Shippy v. Peninsula Rapid Transit Co., 97 Cal.App. 367, 275 P. 515, is to the same effect. There respondent during the trial dismissed as to appellant Claus, the driver of the motor bus. The same objection was raised as in the Bosse Case. The court held such dismissal was not a judgment of res adjudicata upon the facts, that Claus was not a necessary party to the action, and respondent was under no legal obligation to maintain his action against Claus to judgment and appellant had suffered no prejudice by the dismissal. Appellant still had its right to proceed against its agent and recover from him if it cared to exercise that right. “It is not the failure to obtain a judgment on the merits against the agent which releases the principal”, the court said, “but the exoneration of the agent by judgment on the merits.” [Page 516.]
Appellant relies upon two cases, one from Ohio and one from North Carolina, but these cases also are distinguishable.
In Bello v. City of Cleveland, 106 Ohio St. 94, 138 N.E. 526, plaintiff had brought an action against Bardons & Oliver, in which a judgment “dismissed and settled” was entered. Under the laws of Ohio, Bardons & Oliver and City of Cleveland could not be joined in the same action. Plaintiff then sued City of Cleveland, but the court held that the covenant with Bardons & Oliver was in fact a release as it contained no reservation of a right of action against the City of Cleveland. It was clearly the intention of Bardons & Oliver to settle the action and not subject themselves to an action by the city for contribution in case the city might be held liable in a second action.
In Brown v. Town of Louisburg, 126 N.C. 701, 36 S.E. 166, 78 Am.St.Rep. 677, a written release was given without reservation of rights except an oral agreement that the judgment was not accepted in full satisfaction. The court held that Ponton (the party paying) must be protected in his right under the contract, and he could not be protected if the City of Louisburg were called to recover from him whatever damages it might be compelled to pay plaintiff. Such an effect would be a complete destruction of his right under his contract with plaintiff. In the instant case Jewett, knowing he might in the future be compelled to meet a demand for reimbursement by appellant, agreed that respondent should retain his right to proceed against appellant. In Rogers v. Dietsche, 50 Ohio App. 326, 198 N.E. 194, referring to Adams Express Co. v. Beckwith, 100 Ohio St. 348, 126 N.E. 300, it is said [page 196]:
“Where a joint tort-feasor is released in general and unqualified terms for a consideration, it inures to the benefit of all other joint wrongdoers; but ‘where such written releases expressly provide that the release is solely and exclusively for the benefit of the parties thereto and expressly reserves a right of action as against any other wrongdoer, such reservation is legal and available to the parties thereto.

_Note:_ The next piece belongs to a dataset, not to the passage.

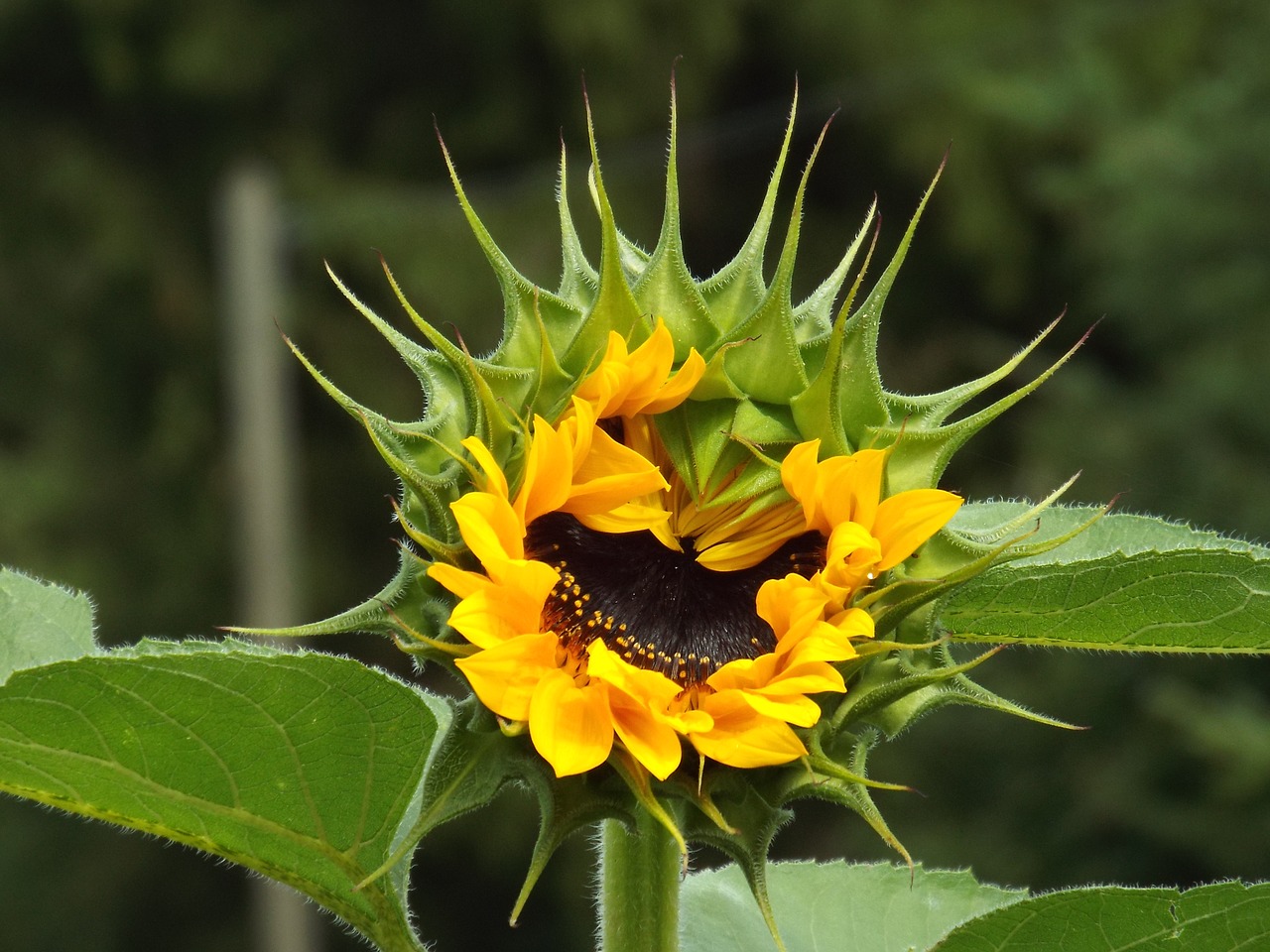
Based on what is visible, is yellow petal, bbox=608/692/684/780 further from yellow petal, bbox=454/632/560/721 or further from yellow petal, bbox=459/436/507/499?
yellow petal, bbox=459/436/507/499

“ ‘Such written release, whether it be a covenant not to sue, a covenant to cease suing, or a covenant in partial satisfaction, does not inure to the benefit of any other persons than those who are parties to such written release, save and except that it is a satisfaction pro tanto to the party wronged, and to the extent works a discharge to all joint wrongdoers.’ ”
In the covenant before us it was agreed that there was no payment in satisfaction of respondent's injury; that it did not release Jewett nor his insurers, that it should not affect respondent's right to proceed against appellant, and that it could not be pleaded as a defense or bar to further action against Jewett.
There is no right of contribution between joint tort feasors, but one debtor can compel contribution from his codebtor or surety. Therefore at common law a release of one joint debtor released all, for if the released debtor could thereafter be sued for contribution his release would be of no value. With us, however, a release with reservations is recognized. In Northern Insurance Co. v. Potter, 63 Cal. 157, the difference is clearly pointed out. The same rule applies in New York. Morris v. North American Mercantile Agency Co., 53 Misc. 574, 103 N.Y.S. 761.
No other points are urged that would change our views as above expressed. The judgment should be affirmed, and it is so ordered.
Mr. Presiding Justice PULLEN delivered the opinion of the court.
We concur: THOMPSON, J.; MAXEY, Justice pro tem.